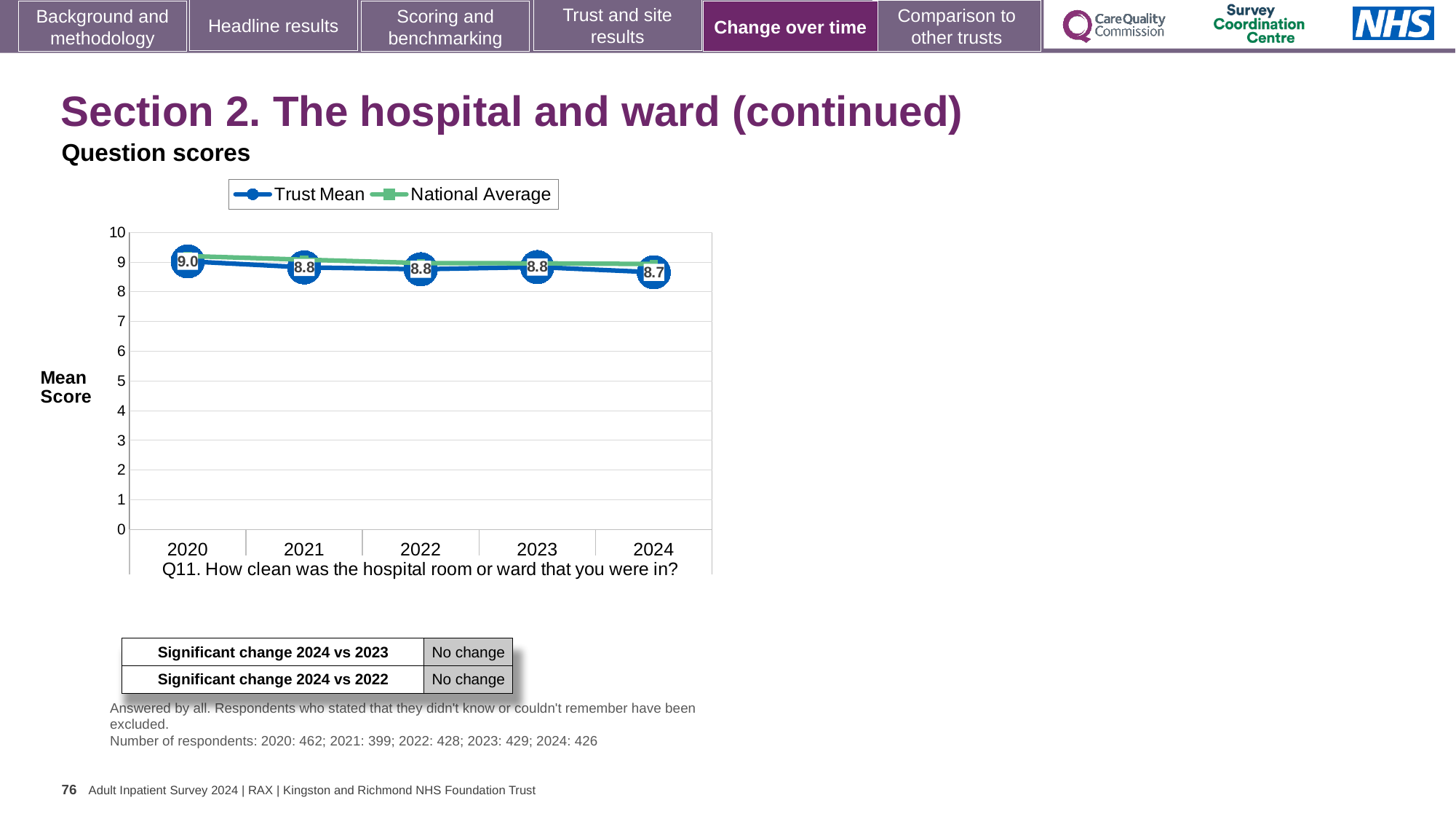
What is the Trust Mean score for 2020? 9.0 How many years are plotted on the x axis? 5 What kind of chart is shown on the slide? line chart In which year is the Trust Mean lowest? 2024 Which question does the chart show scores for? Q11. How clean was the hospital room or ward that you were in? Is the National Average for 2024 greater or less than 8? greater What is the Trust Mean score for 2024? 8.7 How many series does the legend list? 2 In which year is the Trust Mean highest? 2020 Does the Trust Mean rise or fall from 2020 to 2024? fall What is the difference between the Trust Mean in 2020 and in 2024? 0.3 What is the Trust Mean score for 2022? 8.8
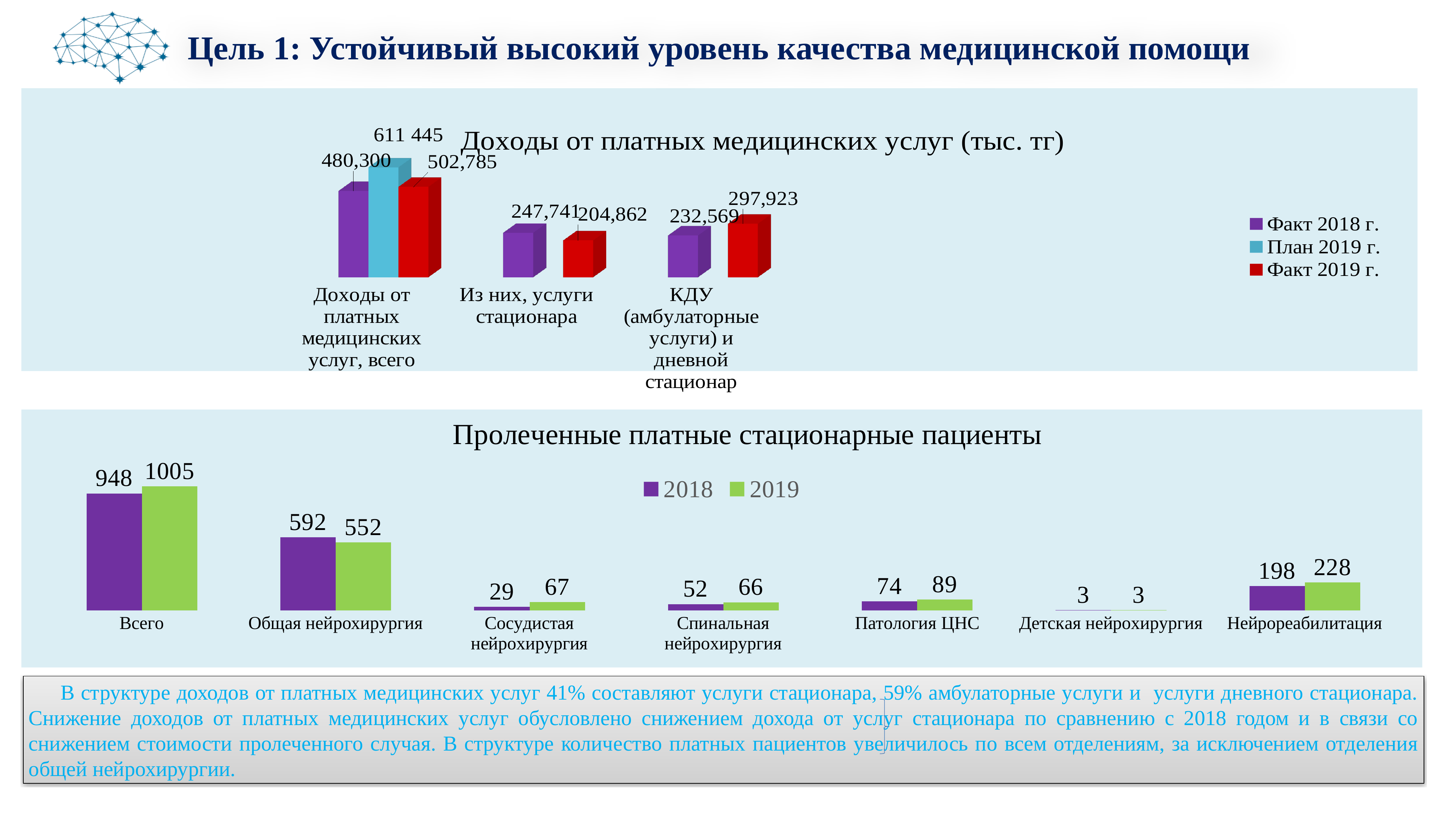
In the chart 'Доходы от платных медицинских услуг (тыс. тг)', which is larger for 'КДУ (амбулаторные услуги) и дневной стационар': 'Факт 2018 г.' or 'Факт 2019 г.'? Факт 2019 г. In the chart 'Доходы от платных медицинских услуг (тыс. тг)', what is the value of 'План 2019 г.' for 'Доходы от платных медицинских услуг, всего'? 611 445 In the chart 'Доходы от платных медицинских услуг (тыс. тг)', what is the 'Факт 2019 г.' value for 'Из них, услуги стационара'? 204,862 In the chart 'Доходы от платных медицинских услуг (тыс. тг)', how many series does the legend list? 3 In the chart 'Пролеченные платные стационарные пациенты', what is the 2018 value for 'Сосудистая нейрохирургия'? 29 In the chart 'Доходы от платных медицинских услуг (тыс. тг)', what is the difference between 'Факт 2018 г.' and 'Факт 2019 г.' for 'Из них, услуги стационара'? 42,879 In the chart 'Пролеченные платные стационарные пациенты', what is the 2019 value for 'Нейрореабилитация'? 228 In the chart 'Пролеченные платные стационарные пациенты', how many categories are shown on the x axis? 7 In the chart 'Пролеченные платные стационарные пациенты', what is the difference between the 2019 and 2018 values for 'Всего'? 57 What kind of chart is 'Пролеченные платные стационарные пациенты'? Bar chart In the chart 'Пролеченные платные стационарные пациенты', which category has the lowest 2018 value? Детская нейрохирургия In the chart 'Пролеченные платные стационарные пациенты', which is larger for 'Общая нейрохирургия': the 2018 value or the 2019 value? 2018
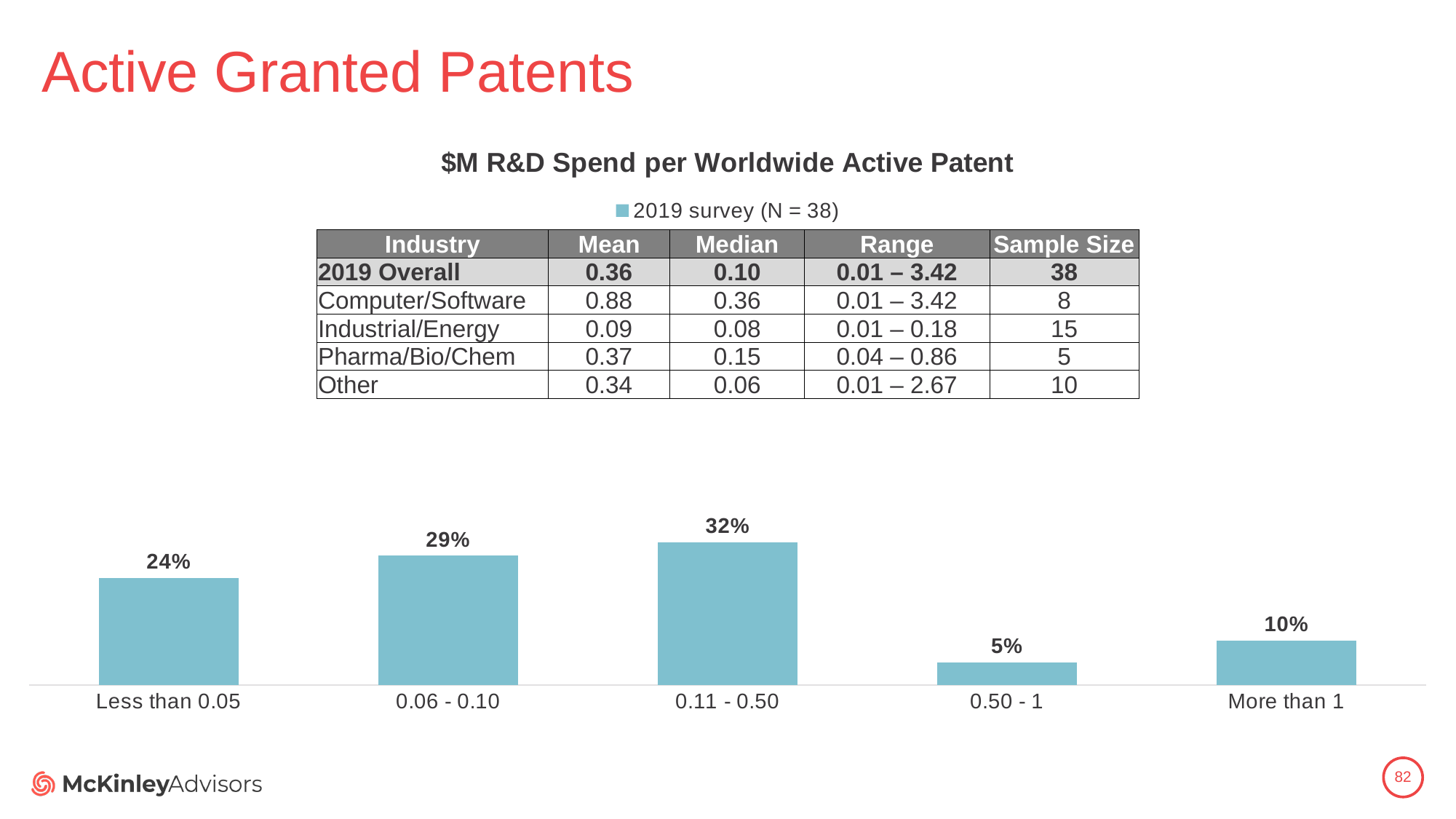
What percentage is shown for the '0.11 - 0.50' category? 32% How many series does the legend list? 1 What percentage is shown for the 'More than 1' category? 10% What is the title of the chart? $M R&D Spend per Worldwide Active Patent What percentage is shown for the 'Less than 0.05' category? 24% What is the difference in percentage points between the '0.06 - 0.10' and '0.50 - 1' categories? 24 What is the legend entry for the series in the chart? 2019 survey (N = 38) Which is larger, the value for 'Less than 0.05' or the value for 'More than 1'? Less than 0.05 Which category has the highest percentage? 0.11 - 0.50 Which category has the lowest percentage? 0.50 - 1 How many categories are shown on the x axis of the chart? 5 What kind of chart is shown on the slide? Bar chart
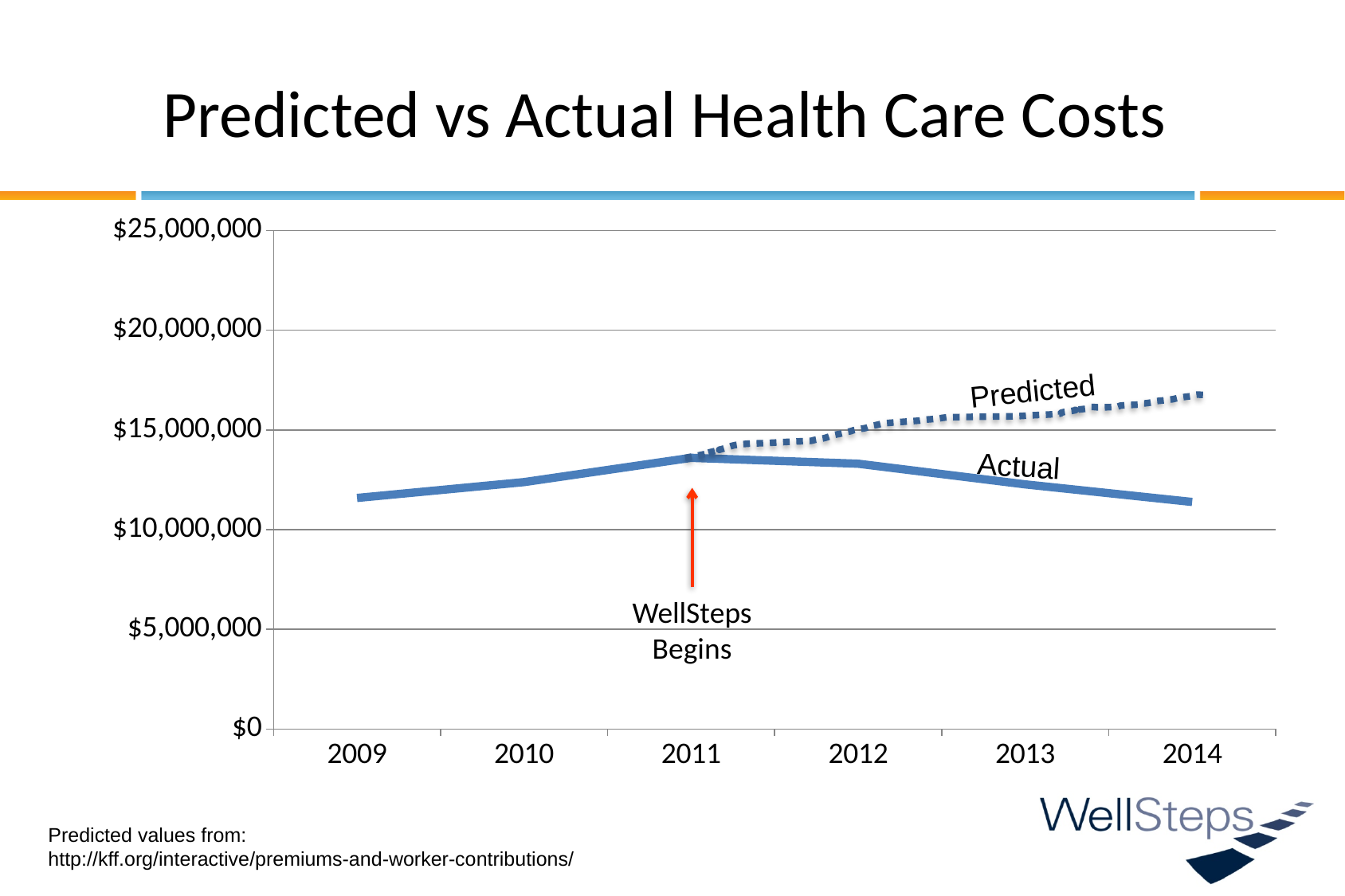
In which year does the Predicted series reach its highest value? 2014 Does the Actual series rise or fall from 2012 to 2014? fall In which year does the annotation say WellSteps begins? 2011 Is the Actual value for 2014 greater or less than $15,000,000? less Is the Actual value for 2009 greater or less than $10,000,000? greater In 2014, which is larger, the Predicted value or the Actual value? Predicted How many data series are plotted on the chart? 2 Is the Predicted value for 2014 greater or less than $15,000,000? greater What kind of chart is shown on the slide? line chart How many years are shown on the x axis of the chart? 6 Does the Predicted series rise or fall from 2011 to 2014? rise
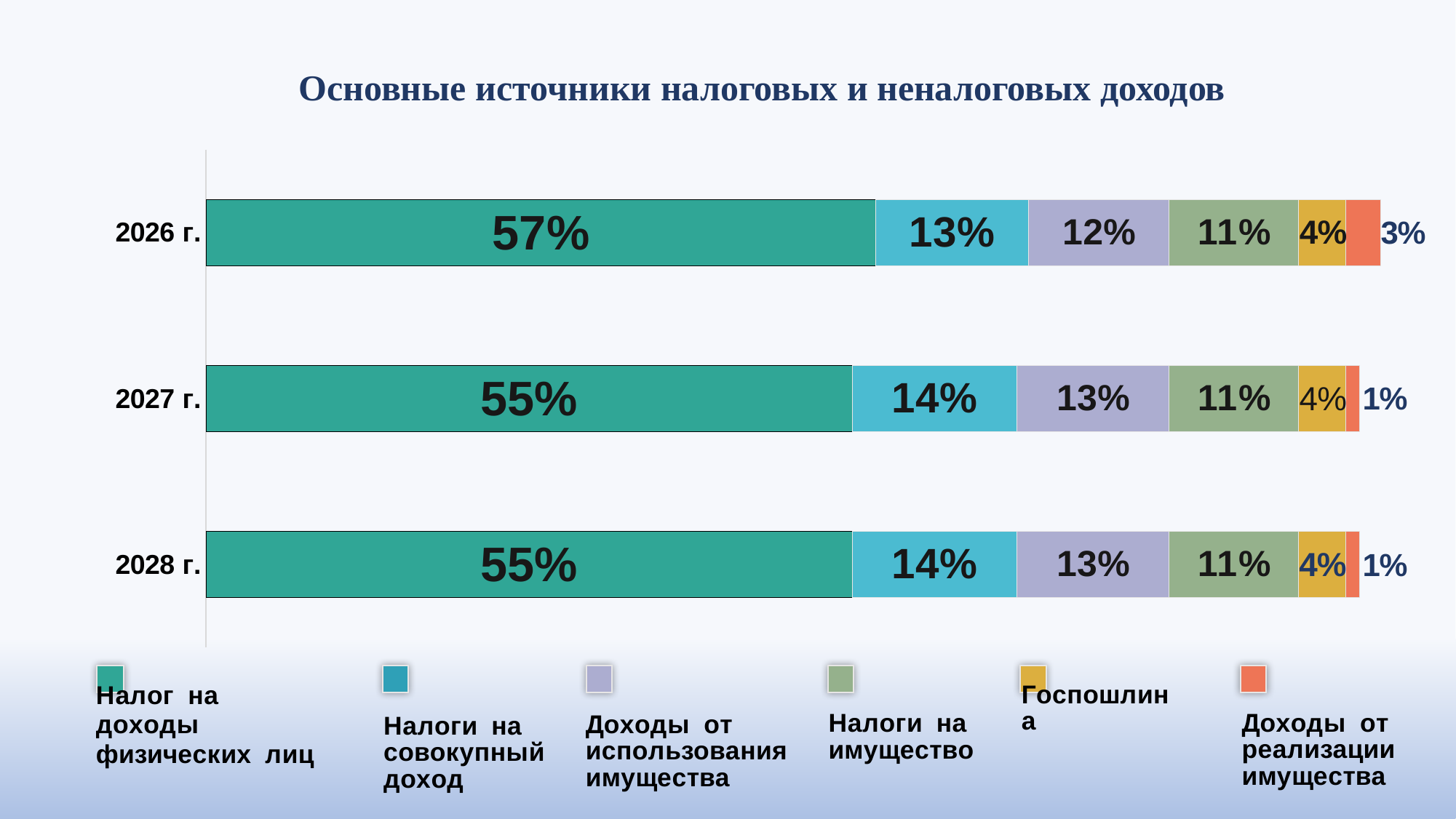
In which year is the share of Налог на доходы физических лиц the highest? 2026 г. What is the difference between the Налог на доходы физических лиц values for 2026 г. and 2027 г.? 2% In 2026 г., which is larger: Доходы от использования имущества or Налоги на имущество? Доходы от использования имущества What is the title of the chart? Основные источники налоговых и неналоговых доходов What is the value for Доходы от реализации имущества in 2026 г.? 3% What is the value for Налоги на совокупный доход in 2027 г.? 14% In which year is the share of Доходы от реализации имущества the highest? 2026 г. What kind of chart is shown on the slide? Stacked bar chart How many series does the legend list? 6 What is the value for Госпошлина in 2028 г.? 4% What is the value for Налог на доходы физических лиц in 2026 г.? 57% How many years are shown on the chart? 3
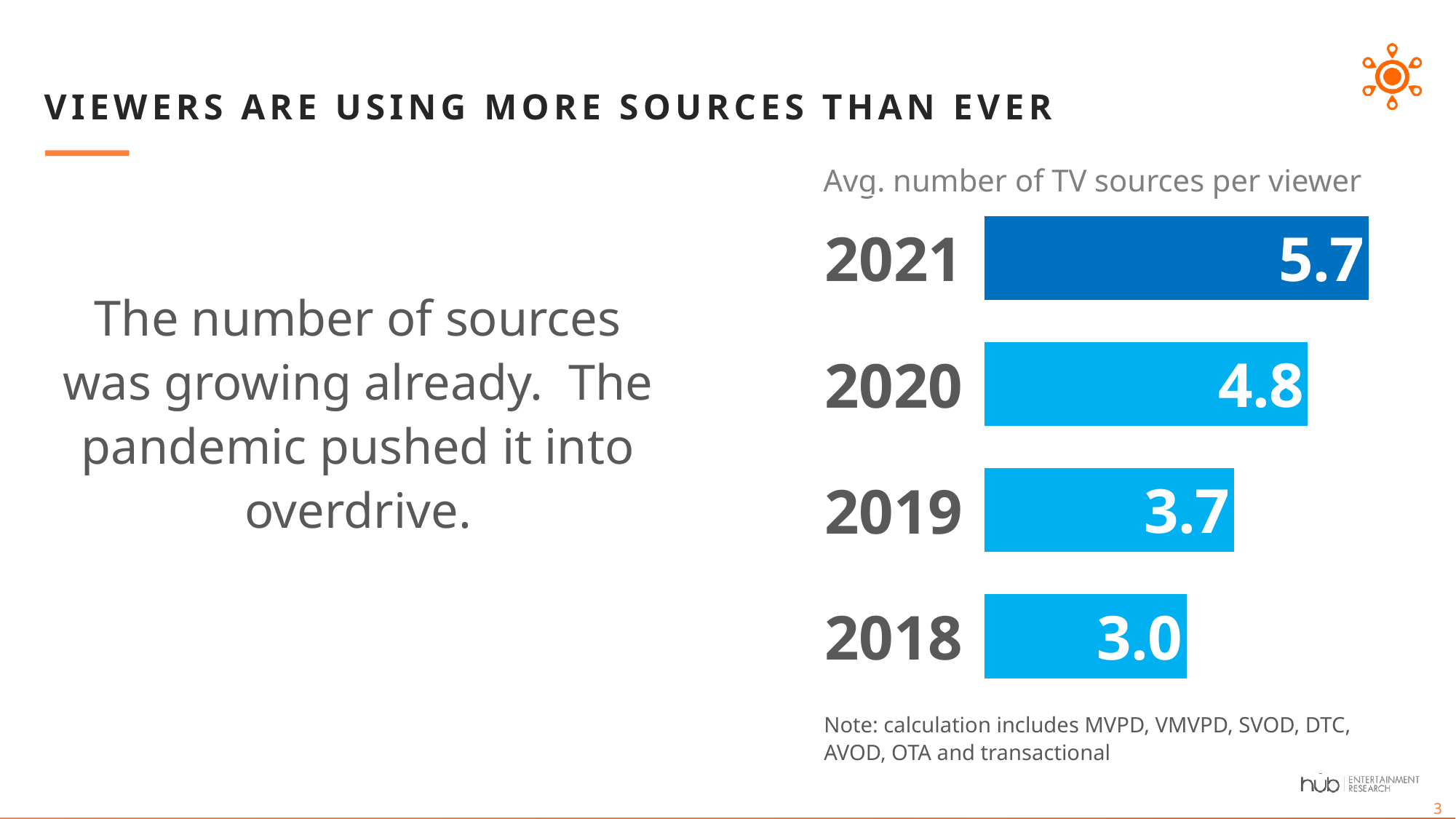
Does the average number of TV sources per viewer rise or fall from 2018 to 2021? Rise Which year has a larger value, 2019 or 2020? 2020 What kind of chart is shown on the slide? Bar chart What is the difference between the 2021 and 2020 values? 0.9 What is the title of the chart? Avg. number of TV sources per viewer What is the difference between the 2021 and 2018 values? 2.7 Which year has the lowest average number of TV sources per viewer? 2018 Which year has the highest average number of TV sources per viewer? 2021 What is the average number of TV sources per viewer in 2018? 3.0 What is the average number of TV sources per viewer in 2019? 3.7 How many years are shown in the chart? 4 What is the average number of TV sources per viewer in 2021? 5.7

━━━

▸ ABOUT THIS TASK: Convert every line of text in the entries above into a numbered list, dropping blank lines and leaving out the pictures.

▸ RESPONSE FOR THIS EXERCISE:
1. What is the Trust Mean score for 2020? 9.0 How many years are plotted on the x axis? 5 What kind of chart is shown on the slide? line chart In which year is the Trust Mean lowest? 2024 Which question does the chart show scores for? Q11. How clean was the hospital room or ward that you were in? Is the National Average for 2024 greater or less than 8? greater What is the Trust Mean score for 2024? 8.7 How many series does the legend list? 2 In which year is the Trust Mean highest? 2020 Does the Trust Mean rise or fall from 2020 to 2024? fall What is the difference between the Trust Mean in 2020 and in 2024? 0.3 What is the Trust Mean score for 2022? 8.8
2. In the chart 'Доходы от платных медицинских услуг (тыс. тг)', which is larger for 'КДУ (амбулаторные услуги) и дневной стационар': 'Факт 2018 г.' or 'Факт 2019 г.'? Факт 2019 г. In the chart 'Доходы от платных медицинских услуг (тыс. тг)', what is the value of 'План 2019 г.' for 'Доходы от платных медицинских услуг, всего'? 611 445 In the chart 'Доходы от платных медицинских услуг (тыс. тг)', what is the 'Факт 2019 г.' value for 'Из них, услуги стационара'? 204,862 In the chart 'Доходы от платных медицинских услуг (тыс. тг)', how many series does the legend list? 3 In the chart 'Пролеченные платные стационарные пациенты', what is the 2018 value for 'Сосудистая нейрохирургия'? 29 In the chart 'Доходы от платных медицинских услуг (тыс. тг)', what is the difference between 'Факт 2018 г.' and 'Факт 2019 г.' for 'Из них, услуги стационара'? 42,879 In the chart 'Пролеченные платные стационарные пациенты', what is the 2019 value for 'Нейрореабилитация'? 228 In the chart 'Пролеченные платные стационарные пациенты', how many categories are shown on the x axis? 7 In the chart 'Пролеченные платные стационарные пациенты', what is the difference between the 2019 and 2018 values for 'Всего'? 57 What kind of chart is 'Пролеченные платные стационарные пациенты'? Bar chart In the chart 'Пролеченные платные стационарные пациенты', which category has the lowest 2018 value? Детская нейрохирургия In the chart 'Пролеченные платные стационарные пациенты', which is larger for 'Общая нейрохирургия': the 2018 value or the 2019 value? 2018
3. What percentage is shown for the '0.11 - 0.50' category? 32% How many series does the legend list? 1 What percentage is shown for the 'More than 1' category? 10% What is the title of the chart? $M R&D Spend per Worldwide Active Patent What percentage is shown for the 'Less than 0.05' category? 24% What is the difference in percentage points between the '0.06 - 0.10' and '0.50 - 1' categories? 24 What is the legend entry for the series in the chart? 2019 survey (N = 38) Which is larger, the value for 'Less than 0.05' or the value for 'More than 1'? Less than 0.05 Which category has the highest percentage? 0.11 - 0.50 Which category has the lowest percentage? 0.50 - 1 How many categories are shown on the x axis of the chart? 5 What kind of chart is shown on the slide? Bar chart
4. In which year does the Predicted series reach its highest value? 2014 Does the Actual series rise or fall from 2012 to 2014? fall In which year does the annotation say WellSteps begins? 2011 Is the Actual value for 2014 greater or less than $15,000,000? less Is the Actual value for 2009 greater or less than $10,000,000? greater In 2014, which is larger, the Predicted value or the Actual value? Predicted How many data series are plotted on the chart? 2 Is the Predicted value for 2014 greater or less than $15,000,000? greater What kind of chart is shown on the slide? line chart How many years are shown on the x axis of the chart? 6 Does the Predicted series rise or fall from 2011 to 2014? rise
5. In which year is the share of Налог на доходы физических лиц the highest? 2026 г. What is the difference between the Налог на доходы физических лиц values for 2026 г. and 2027 г.? 2% In 2026 г., which is larger: Доходы от использования имущества or Налоги на имущество? Доходы от использования имущества What is the title of the chart? Основные источники налоговых и неналоговых доходов What is the value for Доходы от реализации имущества in 2026 г.? 3% What is the value for Налоги на совокупный доход in 2027 г.? 14% In which year is the share of Доходы от реализации имущества the highest? 2026 г. What kind of chart is shown on the slide? Stacked bar chart How many series does the legend list? 6 What is the value for Госпошлина in 2028 г.? 4% What is the value for Налог на доходы физических лиц in 2026 г.? 57% How many years are shown on the chart? 3
6. Does the average number of TV sources per viewer rise or fall from 2018 to 2021? Rise Which year has a larger value, 2019 or 2020? 2020 What kind of chart is shown on the slide? Bar chart What is the difference between the 2021 and 2020 values? 0.9 What is the title of the chart? Avg. number of TV sources per viewer What is the difference between the 2021 and 2018 values? 2.7 Which year has the lowest average number of TV sources per viewer? 2018 Which year has the highest average number of TV sources per viewer? 2021 What is the average number of TV sources per viewer in 2018? 3.0 What is the average number of TV sources per viewer in 2019? 3.7 How many years are shown in the chart? 4 What is the average number of TV sources per viewer in 2021? 5.7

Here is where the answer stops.